» **Your goal**:
Write a continuation of the passage on encrypting PostgreSQL transaction commit and abort data, starting after its final sentence.

» **Supplied text**:
————

However, in that situation, you probably wouldn't be attacking the
database in the first place. Most likely you have some knowledge about
what it contains. Maybe there's a stream of sensor data that flows
into the database, and you can see that stream. By watching pg_clog,
you can see when a particular bit of data is rejected. That could be
valuable.

To take a highly artificial example, suppose that the database is fed
by secret video cameras which identify the faces of everyone who
boards a commercial aircraft and records all of those names in a
database, but high-ranking government officials are exempt from the
program and there's a white-list of people whose names can't be
inserted. When the system tries, a constraint violation occurs and the
transaction aborts. Now, if you see a transaction abort show up in
pg_clog, you know that either a high-ranking government official just
tried to walk onto a plane, or the system is broken. If you see a
whole bunch of aborts within a few hours of each other, separated by
lots of successful insertions, maybe you can infer a cabinet meeting.
I don't know. That's a little bit of a stretch, but I don't see any
reason why something like that can't happen. There are probably more
plausible examples.

The point is that it's unreasonable, at least in my view, to decide
that the knowledge of which transactions commit and which transactions
abort isn't sensitive. Yeah, on a lot of systems it won't be, but on
some systems it might be, so it should be encrypted.

What I really find puzzling here is that Cybertec had a patch that
encrypted -- well, I don't remember whether it encrypted this, but it
encrypted a lot of stuff, and it spent a lot of time being concerned
about these exact kinds of issues. I know for example that they
thought about the stats file, which is an even more clear vector for
information leakage than we're talking about here. They thought about
logical decoding spill files, also a clear vector for information
leakage. Pretty sure they also thought about WAL. That's all really
important stuff, and one thing I learned from reading that patch is
that you can't solve those problems in a trivial, mechanical way. Some
of those systems currently write data byte-by-byte, and converting
them to work block-by-block makes encrypting them a lot easier. So it
seems to me that even if you think that patch had the dumbest key
management system in the history of the universe, you ought to be
embracing some of the ideas that are in that patch because they'll
make any future encryption project easier. Instead of arguing about
whether these side-channel attacks are important -- and I seem not to
be alone here in believing that they are -- we could be working to get
code that has already been written to help solve those problems
committed.

————

» **Material provided**:
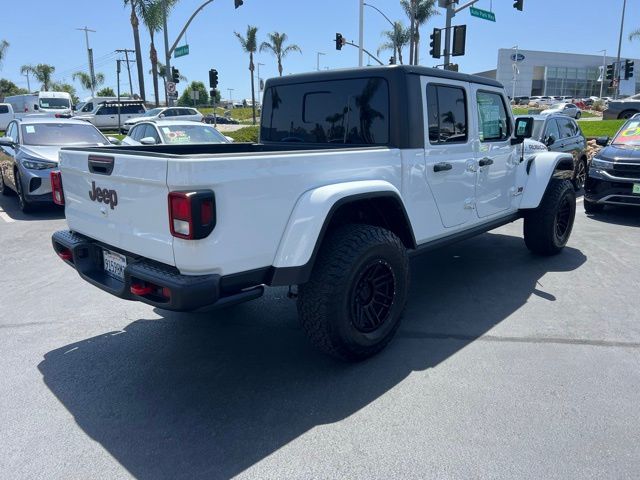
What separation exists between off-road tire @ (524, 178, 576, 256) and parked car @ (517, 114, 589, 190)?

————

» **Exercise output**:
I ask again -- why are you so opposed to a single-key,
encrypt-everything approach? Even if you think multiple-key,
encrypt-only-some-things is better, they don't have to block each
other.

> Which database systems have you looked at which have the properties
> you're describing above that we should be working hard towards?

I haven't studied other database systems much myself. I have, however,
talked with coworkers of mine who are trying to convince people to use
PostgreSQL and/or Advanced Server, and I've heard a lot from them
about what the customers with whom they work would like to see. I base
my comments on those conversations. What I hear from them is basically
that anything we could give them would help. More would be better than
less, of course. People would like a solution with key rotation better
than one without; fine-grained encryption better than coarse-grained
encryption; less performance overhead better than more; and an
encryption algorithm perceived as highly secure better than one
perceived as less secure. But having anything at all would help.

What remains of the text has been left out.